## EXERCISE
Whenever a line carries the word "Syncerus", pull it out of the entries.

+++ INPUT RECORDS +++

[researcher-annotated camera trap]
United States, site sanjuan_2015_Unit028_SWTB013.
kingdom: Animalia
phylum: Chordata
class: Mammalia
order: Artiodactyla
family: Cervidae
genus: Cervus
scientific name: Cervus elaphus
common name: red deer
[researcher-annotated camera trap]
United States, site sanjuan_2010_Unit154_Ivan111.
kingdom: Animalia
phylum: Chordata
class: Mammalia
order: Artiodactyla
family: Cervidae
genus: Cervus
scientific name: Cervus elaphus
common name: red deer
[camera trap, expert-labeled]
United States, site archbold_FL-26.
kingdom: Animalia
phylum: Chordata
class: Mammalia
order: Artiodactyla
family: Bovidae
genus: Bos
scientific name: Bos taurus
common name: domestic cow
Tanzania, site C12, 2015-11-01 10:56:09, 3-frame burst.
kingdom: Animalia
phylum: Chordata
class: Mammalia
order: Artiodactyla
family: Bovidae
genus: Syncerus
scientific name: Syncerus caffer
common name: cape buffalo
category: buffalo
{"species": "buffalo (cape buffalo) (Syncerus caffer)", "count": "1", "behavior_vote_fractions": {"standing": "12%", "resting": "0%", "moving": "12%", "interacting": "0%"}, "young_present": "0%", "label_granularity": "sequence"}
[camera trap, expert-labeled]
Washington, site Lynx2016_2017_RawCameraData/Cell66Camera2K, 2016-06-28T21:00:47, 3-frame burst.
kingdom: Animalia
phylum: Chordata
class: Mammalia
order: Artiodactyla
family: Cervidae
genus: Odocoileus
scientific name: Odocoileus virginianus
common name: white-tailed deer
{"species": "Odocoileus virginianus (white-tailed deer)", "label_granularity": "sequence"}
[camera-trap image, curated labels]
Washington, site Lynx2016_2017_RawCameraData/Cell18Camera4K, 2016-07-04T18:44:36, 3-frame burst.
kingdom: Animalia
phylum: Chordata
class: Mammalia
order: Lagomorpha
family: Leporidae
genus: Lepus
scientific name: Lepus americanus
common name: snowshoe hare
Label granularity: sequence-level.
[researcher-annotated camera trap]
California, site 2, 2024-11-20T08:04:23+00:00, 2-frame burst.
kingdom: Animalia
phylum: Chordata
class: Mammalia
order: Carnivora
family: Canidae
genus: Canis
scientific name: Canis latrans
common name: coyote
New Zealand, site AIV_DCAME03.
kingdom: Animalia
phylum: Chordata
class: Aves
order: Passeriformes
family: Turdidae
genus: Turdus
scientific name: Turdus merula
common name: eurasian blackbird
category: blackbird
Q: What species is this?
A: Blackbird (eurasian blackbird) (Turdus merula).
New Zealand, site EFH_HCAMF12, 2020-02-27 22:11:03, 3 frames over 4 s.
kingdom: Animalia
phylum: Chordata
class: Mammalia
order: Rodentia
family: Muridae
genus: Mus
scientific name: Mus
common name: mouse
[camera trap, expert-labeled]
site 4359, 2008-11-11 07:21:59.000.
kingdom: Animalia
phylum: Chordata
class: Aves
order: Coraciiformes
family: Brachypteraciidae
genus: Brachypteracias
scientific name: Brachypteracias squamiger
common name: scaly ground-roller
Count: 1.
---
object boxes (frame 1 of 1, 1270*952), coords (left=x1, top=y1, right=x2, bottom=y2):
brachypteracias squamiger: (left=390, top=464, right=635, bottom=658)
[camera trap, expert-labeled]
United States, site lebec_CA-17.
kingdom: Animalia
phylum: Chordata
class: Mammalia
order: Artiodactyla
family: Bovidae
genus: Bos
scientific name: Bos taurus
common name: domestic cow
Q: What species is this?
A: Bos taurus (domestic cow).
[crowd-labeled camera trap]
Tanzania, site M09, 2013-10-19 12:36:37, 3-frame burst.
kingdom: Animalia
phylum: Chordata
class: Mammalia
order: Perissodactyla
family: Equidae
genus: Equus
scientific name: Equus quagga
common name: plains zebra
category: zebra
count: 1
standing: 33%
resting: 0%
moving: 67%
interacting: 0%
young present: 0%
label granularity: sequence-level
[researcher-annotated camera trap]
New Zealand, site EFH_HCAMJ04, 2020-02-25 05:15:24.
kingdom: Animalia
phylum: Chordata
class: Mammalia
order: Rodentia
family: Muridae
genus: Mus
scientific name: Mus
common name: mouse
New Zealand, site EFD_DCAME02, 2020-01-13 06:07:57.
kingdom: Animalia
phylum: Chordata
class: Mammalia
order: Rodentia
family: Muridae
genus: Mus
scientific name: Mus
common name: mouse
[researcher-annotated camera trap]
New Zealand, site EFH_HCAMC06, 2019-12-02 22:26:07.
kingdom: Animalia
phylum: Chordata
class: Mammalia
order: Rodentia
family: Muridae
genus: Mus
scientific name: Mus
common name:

+++

## EXPECTED ANSWER
genus: Syncerus
scientific name: Syncerus caffer
{"species": "buffalo (cape buffalo) (Syncerus caffer)", "count": "1", "behavior_vote_fractions": {"standing": "12%", "resting": "0%", "moving": "12%", "interacting": "0%"}, "young_present": "0%", "label_granularity": "sequence"}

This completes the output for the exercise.